● DOCUMENT SECTION:
------------------------------------------------------------------------

And the deciding factor of Pluto's originality, the core that brings forth all of the themes I outline above, is the character of Inspector Gesicht. Urasawa's Gesicht - German for "face," both the face of Urasawa's vision and the representative face of the newly evolving robot kind - is one of the best characters of the new graphic canon. So much more than just a determined and intelligent investigator, Gesicht is consistently portrayed with a sense of humanistic morality and genuine emotion. Gesicht's humanity far outshines the actual humans of the story (with the possible exception of Ochanomizu). He goes out of his way to save the damaged robot that would become his daughter, in one of the most touching and emotional sequences in the work. His murder of Haas, despite the wrongness of the act, is one of the most understandably human reactions in the story. And in his decision to not kill Pluto in defiance of his orders signals his redemption - the decision not only signals a sea-change in the potentiality of robot-kind, but saves Hoffman and shows that his morality, not willing to kill an innocent being, is intact. Urasawa's Gesicht, complex, contradictory, three dimensional, is one of the best characters in comics, his Maggie Chascarillo, his Morpheus, his Peter Parker. The emotional connection the reader makes to him is strong, his passing and aftermath a major blow. His closing moments in life - his redemption, the extraordinary staging of his last conversation with Helena, and the manner of his death - and the revelation in the final volume of the details behind the saving (and loss) of his daughter, are some of the most genuinely moving moments ever portrayed in comics.

------------------------------------------------------------------------

● SUPPLIED MATERIAL:
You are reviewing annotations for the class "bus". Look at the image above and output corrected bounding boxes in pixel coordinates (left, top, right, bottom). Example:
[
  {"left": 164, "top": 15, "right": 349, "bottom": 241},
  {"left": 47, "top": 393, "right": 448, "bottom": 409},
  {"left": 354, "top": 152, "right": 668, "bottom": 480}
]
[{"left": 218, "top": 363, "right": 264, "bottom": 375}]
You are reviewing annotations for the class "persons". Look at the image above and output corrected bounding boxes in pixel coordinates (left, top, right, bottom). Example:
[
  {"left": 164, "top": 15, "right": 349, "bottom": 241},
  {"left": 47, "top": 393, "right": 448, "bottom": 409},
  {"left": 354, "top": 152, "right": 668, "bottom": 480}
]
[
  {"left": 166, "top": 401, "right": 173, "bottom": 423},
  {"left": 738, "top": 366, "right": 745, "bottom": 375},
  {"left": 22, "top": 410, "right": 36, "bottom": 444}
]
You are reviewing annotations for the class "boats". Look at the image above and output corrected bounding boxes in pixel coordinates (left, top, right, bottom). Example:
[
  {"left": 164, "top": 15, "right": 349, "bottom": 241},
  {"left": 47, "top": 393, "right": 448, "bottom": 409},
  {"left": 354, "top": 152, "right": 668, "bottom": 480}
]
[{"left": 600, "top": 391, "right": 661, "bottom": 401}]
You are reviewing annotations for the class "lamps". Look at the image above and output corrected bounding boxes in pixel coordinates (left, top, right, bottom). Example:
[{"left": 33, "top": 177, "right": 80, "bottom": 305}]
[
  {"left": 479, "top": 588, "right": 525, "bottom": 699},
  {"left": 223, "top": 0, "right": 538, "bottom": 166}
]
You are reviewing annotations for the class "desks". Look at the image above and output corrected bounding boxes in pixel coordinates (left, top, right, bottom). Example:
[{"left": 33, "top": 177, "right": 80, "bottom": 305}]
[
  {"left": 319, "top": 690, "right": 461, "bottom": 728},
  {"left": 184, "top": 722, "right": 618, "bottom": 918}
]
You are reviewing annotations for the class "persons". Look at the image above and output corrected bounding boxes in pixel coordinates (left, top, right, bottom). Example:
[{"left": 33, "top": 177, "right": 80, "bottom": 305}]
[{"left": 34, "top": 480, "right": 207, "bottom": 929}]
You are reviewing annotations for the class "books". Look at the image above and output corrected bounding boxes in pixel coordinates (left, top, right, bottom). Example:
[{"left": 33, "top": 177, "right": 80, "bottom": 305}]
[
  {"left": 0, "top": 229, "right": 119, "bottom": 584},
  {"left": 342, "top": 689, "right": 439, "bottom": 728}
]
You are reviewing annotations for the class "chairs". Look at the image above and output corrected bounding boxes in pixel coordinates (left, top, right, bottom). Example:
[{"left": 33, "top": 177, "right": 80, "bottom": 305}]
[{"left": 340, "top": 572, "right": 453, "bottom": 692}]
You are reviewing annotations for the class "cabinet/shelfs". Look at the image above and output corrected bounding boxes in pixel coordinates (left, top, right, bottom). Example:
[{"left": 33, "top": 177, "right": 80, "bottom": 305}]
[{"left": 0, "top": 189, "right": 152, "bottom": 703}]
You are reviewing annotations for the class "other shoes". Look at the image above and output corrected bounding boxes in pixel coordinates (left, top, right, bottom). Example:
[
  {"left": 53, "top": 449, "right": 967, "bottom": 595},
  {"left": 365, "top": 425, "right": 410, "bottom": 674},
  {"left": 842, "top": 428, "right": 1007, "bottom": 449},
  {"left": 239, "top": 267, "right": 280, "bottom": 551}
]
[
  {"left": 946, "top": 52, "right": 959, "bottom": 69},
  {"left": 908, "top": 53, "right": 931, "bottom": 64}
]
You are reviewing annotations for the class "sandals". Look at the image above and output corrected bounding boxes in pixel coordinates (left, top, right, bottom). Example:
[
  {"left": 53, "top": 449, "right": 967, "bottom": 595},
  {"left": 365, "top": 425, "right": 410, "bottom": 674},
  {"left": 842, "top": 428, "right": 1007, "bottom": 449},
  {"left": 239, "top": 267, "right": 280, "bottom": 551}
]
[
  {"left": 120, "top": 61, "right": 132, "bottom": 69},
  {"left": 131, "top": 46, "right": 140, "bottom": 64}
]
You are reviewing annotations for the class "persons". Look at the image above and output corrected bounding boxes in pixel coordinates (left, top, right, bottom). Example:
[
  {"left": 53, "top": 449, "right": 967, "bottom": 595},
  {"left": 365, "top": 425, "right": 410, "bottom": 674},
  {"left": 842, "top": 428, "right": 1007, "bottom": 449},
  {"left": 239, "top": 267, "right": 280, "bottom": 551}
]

------------------------------------------------------------------------

● SHORT TASK 1: In the passage about Inspector Gesicht, what does the name "Gesicht" mean in German?
● SHORT TASK 2: Carry on the passage about Inspector Gesicht, starting right after its final sentence.

● WRITTEN REPLY 1: It means "face."

● WRITTEN REPLY 2:
I do not have a lot of experience reading manga. This is not an aversion on my part, just a dual matter of availability and finding that small fraction of "good." I have read some Tatsumi, tried some One Piece (it is, after all, the best-selling comic on the planet, but not one for me), and even some Tezuka, but my manga exposure is woefully thin, something I am slowly rectifying. I picked up Pluto on a whim - I was familiar with Urasawa's reputation, I liked the production design, and when flipping it open I was struck by the detail of Urasawa's art. Deciding to read it, the story hooked me completely by the point Gesicht informs Robby's widow of her death. In the end I was definitely shocked by how superb the overall story was, and on rereading struck by the sustained intensity of the masterpiece. It is a work that rewards rereading and the experience of absorbing this work is one of the most rewarding interactions with a work of fiction I have ever had. This is one of my all time favorite comics of any kind.

Pluto is a work that is required reading, and should be taught as one of the signature achievements of the medium, very different from but in the same critical league as the comic masterworks of Los Bros Hernandez, Chris Ware, Alan Moore, Jack Kirby, Yoshihiro Tatsumi, Warren Ellis, Jason Aaron, Grant Morrison, Neil Gaiman, Moebius, Carla Speed McNeill, Brian K. Vaughan, Kevin Huizenga, and Osamu Tezuka himself.

There's a lot going on in this work...

...clearly, and I've only just scratched the surface of all the extraordinary things Urasawa accomplishes here. Pluto is an intelligent and layered work that rewards multiple readings and stays with you long after you put it down.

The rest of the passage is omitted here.